OAB/PR critica decisão de Moraes contra jornalista: “Sigilo da fonte sob ameaça”
Manifestação ocorre após decisão de Moraes, do STF, que mandou apreender celulares e notebook do jornalista maranhense Luís Pablo Conceição Almeida
O OAB/PR girou um recado firme à decisão do ministro Alexandre de Moraes, do Supremo Tribunal Federal, que autorizou a apreensão de celulares e de um notebook do jornalista Luís Pablo Conceição Almeida. A justificativa apresentada foi a de que o repórter teria extrapolado a liberdade de imprensa ao publicar que o magistrado Flávio Dino, do TJ do Maranhão, e a família dele utilizavam um carro da Justiça para fins particulares.
Em nota, a seccional paranaense qualificou a medida como uma ameaça concreta à liberdade de imprensa e ao sigilo da fonte, direitos que, segundo a OAB/PR, não podem recuar diante de conveniências. “A proteção às fontes e às comunicações profissionais não admite exceções por qualquer tipo de conveniência”, enfatiza o texto.
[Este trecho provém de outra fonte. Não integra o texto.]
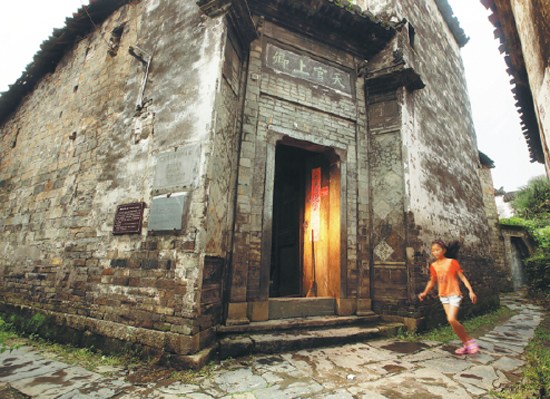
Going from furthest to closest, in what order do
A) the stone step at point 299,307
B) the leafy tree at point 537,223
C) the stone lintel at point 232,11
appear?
1. the leafy tree at point 537,223
2. the stone step at point 299,307
3. the stone lintel at point 232,11

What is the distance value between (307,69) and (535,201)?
799 inches

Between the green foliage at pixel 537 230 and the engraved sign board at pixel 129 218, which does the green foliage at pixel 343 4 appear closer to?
the engraved sign board at pixel 129 218

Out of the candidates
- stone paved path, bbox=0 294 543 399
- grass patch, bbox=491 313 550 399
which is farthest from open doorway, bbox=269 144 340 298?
grass patch, bbox=491 313 550 399

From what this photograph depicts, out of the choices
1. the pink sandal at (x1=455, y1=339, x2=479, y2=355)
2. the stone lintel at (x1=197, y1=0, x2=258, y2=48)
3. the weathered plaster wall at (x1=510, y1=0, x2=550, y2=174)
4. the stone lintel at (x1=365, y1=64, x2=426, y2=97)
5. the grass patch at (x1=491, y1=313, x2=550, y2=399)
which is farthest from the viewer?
the stone lintel at (x1=365, y1=64, x2=426, y2=97)

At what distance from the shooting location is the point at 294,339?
13.6ft

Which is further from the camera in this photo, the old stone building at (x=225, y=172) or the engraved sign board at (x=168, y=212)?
the old stone building at (x=225, y=172)

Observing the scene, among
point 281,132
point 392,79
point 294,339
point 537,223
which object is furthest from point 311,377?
point 537,223

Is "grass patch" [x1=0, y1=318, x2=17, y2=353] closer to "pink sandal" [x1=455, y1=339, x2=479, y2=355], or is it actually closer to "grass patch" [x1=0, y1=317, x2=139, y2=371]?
"grass patch" [x1=0, y1=317, x2=139, y2=371]

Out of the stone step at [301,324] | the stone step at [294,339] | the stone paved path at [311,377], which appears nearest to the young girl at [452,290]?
the stone paved path at [311,377]

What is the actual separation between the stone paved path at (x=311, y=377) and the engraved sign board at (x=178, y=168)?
2.48m

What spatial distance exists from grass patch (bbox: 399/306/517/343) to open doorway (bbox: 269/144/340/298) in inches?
62.1

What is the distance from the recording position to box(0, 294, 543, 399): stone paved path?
2.78 meters

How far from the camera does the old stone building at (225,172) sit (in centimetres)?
419

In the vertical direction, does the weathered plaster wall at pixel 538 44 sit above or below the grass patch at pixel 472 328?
above
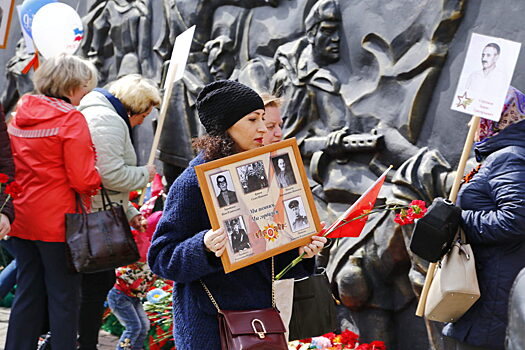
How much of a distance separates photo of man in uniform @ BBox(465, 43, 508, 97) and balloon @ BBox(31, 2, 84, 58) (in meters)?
4.07

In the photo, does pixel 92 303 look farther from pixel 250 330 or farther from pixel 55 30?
pixel 55 30

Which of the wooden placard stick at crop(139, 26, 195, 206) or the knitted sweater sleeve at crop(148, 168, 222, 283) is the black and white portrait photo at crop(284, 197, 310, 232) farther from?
the wooden placard stick at crop(139, 26, 195, 206)

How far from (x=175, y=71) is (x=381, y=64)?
1312 millimetres

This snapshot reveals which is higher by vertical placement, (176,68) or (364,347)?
(176,68)

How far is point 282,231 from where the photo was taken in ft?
7.84

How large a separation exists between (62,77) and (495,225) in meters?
2.26

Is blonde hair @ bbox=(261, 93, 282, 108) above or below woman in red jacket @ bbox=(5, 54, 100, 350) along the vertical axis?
above

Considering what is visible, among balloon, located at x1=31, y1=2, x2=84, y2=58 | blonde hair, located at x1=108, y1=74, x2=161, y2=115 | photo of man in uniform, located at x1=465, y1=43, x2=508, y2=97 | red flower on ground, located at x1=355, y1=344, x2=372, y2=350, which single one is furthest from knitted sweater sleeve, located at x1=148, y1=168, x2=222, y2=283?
balloon, located at x1=31, y1=2, x2=84, y2=58

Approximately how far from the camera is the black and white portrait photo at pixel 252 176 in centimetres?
232

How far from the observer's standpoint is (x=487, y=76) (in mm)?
3387

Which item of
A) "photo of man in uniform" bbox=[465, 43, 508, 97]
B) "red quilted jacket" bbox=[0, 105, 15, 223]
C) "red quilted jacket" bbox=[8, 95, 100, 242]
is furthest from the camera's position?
"red quilted jacket" bbox=[8, 95, 100, 242]

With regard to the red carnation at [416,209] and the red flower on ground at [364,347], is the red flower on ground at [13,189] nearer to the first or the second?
the red carnation at [416,209]

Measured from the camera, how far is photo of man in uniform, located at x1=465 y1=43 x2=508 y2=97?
10.9 feet

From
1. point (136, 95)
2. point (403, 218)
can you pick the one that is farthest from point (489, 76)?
point (136, 95)
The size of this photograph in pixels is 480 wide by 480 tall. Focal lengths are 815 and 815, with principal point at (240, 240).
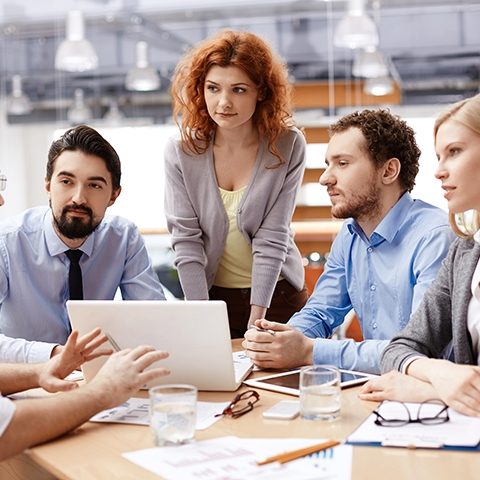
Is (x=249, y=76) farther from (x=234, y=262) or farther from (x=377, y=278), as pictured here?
(x=377, y=278)

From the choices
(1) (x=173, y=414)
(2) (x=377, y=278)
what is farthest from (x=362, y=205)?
(1) (x=173, y=414)

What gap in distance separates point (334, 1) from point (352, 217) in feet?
13.5

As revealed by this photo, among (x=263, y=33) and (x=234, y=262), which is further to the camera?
(x=263, y=33)

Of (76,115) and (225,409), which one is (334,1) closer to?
(76,115)

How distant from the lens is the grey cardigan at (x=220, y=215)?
2.80 meters

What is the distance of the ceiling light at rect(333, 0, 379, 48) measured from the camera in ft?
19.2

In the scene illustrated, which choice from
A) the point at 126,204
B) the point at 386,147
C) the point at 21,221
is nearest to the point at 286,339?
the point at 386,147

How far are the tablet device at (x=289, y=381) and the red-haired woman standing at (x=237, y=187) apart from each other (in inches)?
34.4

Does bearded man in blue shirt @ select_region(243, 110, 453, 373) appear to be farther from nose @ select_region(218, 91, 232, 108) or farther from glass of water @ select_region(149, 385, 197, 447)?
glass of water @ select_region(149, 385, 197, 447)

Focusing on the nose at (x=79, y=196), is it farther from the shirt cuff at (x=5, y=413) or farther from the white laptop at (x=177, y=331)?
the shirt cuff at (x=5, y=413)

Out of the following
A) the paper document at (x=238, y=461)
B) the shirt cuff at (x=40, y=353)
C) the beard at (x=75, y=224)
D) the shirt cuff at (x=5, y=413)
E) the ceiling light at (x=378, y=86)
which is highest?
the ceiling light at (x=378, y=86)

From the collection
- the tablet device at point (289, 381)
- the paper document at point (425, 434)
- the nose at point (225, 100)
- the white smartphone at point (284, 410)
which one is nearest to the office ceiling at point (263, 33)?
the nose at point (225, 100)

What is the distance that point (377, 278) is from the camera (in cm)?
233

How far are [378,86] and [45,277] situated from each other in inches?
180
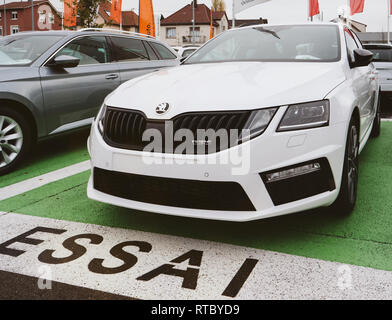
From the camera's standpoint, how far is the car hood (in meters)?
2.94

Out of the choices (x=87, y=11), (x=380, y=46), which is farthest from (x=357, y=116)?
(x=87, y=11)

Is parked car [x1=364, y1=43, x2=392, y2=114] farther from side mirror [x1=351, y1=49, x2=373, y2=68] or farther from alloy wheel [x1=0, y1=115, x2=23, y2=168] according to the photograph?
alloy wheel [x1=0, y1=115, x2=23, y2=168]

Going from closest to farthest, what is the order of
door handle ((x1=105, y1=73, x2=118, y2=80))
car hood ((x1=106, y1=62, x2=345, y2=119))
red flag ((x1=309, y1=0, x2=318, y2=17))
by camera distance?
car hood ((x1=106, y1=62, x2=345, y2=119)) → door handle ((x1=105, y1=73, x2=118, y2=80)) → red flag ((x1=309, y1=0, x2=318, y2=17))

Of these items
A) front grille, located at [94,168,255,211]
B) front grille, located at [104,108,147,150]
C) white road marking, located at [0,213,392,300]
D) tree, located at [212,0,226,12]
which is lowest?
white road marking, located at [0,213,392,300]

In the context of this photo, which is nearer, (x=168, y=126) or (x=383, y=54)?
(x=168, y=126)

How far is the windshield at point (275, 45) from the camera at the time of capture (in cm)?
407

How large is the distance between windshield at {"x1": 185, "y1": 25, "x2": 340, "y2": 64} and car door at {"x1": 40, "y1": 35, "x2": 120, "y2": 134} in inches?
64.1

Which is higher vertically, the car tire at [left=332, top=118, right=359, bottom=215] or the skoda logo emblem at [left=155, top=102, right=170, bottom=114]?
the skoda logo emblem at [left=155, top=102, right=170, bottom=114]

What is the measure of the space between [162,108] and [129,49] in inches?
157

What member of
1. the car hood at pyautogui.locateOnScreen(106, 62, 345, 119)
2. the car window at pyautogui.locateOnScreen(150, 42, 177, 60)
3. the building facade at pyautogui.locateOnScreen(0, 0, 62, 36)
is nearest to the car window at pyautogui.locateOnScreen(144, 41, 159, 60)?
the car window at pyautogui.locateOnScreen(150, 42, 177, 60)

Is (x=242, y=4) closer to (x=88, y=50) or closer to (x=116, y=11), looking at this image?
(x=88, y=50)

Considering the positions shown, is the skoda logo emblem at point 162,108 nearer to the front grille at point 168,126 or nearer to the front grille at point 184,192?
the front grille at point 168,126

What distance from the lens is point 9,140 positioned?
16.0ft
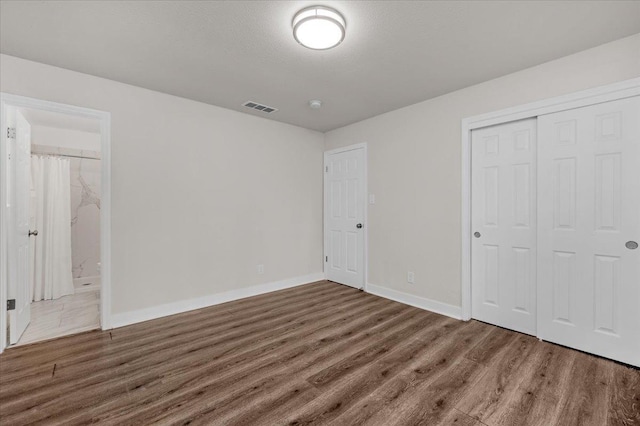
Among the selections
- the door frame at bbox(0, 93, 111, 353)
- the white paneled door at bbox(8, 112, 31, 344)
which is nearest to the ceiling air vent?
the door frame at bbox(0, 93, 111, 353)

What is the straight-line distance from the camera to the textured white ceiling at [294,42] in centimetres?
187

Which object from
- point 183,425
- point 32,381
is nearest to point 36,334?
point 32,381

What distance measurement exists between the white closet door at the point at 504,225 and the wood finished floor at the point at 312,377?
0.88ft

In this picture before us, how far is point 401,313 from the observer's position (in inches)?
129

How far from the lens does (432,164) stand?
3.40m

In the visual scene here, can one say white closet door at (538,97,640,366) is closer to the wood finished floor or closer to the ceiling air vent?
the wood finished floor

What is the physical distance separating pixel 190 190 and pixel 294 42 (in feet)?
7.05

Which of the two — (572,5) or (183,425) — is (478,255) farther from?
(183,425)

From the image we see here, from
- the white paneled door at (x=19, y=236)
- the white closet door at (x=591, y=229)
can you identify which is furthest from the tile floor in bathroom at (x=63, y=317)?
the white closet door at (x=591, y=229)

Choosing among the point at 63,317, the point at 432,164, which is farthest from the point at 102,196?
the point at 432,164

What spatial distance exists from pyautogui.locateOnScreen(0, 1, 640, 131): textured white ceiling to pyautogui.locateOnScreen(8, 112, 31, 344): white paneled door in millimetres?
892

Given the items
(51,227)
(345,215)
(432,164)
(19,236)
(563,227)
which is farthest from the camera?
(345,215)

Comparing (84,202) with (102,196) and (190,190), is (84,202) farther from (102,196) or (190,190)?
(190,190)

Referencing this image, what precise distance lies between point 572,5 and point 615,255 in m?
1.90
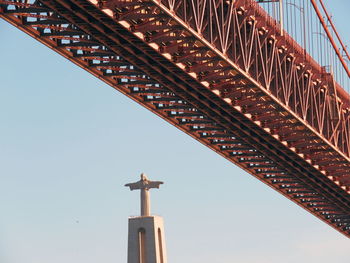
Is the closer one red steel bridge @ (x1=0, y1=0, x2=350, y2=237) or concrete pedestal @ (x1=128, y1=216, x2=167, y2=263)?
red steel bridge @ (x1=0, y1=0, x2=350, y2=237)

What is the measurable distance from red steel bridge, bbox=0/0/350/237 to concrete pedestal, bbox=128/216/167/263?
56.2ft

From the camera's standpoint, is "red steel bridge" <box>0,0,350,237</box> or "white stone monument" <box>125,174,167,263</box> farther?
"white stone monument" <box>125,174,167,263</box>

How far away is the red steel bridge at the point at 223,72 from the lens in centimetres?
4288

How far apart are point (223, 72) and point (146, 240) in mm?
44131

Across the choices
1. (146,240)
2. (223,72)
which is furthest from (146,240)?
(223,72)

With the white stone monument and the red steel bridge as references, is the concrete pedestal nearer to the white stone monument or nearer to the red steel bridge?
the white stone monument

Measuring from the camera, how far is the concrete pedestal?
9425 centimetres

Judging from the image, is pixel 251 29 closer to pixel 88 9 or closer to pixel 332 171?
pixel 88 9

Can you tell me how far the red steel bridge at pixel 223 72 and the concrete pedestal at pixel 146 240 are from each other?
1714 cm

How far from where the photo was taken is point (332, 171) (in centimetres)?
7512

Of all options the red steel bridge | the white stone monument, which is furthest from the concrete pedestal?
the red steel bridge

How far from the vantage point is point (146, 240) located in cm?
9444

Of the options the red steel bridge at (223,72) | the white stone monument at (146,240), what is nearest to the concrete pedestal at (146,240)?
the white stone monument at (146,240)

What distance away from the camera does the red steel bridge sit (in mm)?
42875
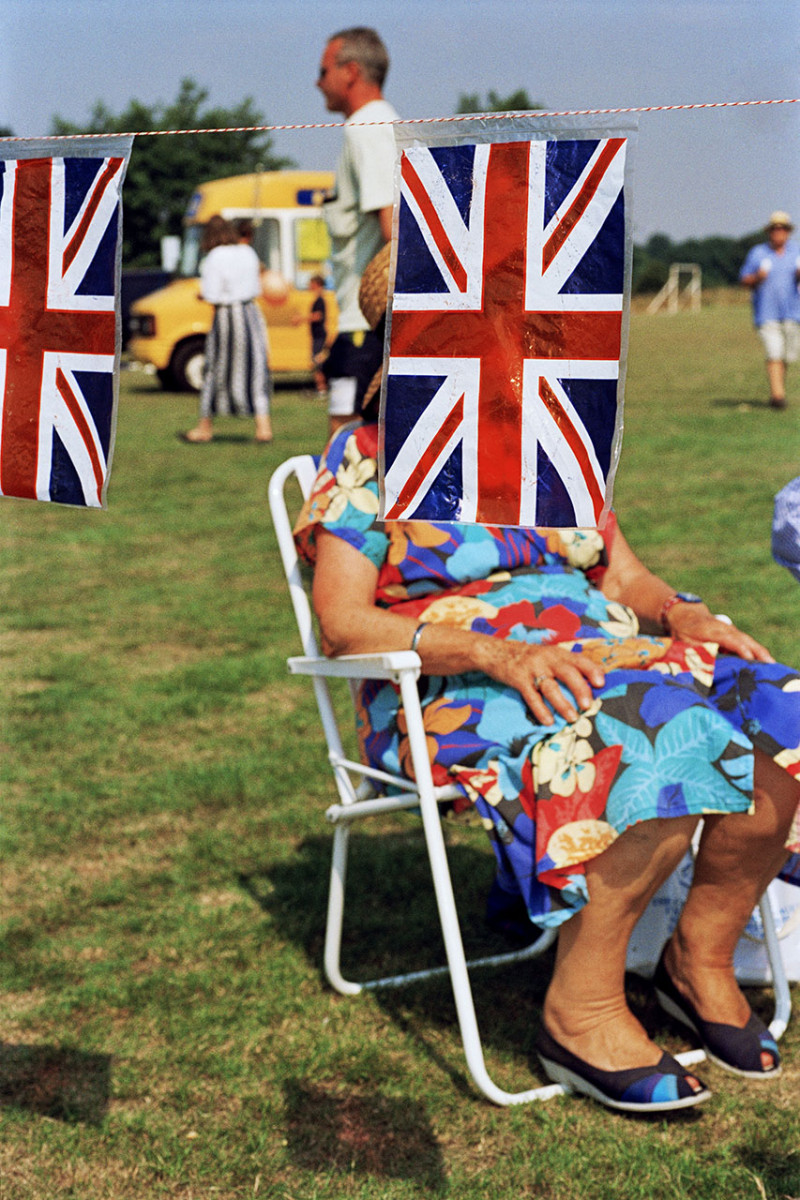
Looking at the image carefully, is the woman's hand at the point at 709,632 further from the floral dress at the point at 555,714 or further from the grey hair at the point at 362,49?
the grey hair at the point at 362,49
Na prática, a OAB/PR sustenta que apreender dispositivos de um jornalista não é operação neutra: é uma atitude que expõe fontes, desarticula conversas profissionais e desencadeia justamente o efeito que a Constituição proíbe — o silenciamento do jornalismo investigativo pelo medo.
Além disso, a seção paranaense criticou a inclusão do caso no Inquérito das Fake News, apontando que esse instrumento funciona como eixo para a abertura de procedimentos criminais no STF sem prazos claros, sem critérios transparentes de encerramento e com sigilo que dificulta o controle republicano. “Inquéritos não podem funcionar ad aeternum”, alertou a nota.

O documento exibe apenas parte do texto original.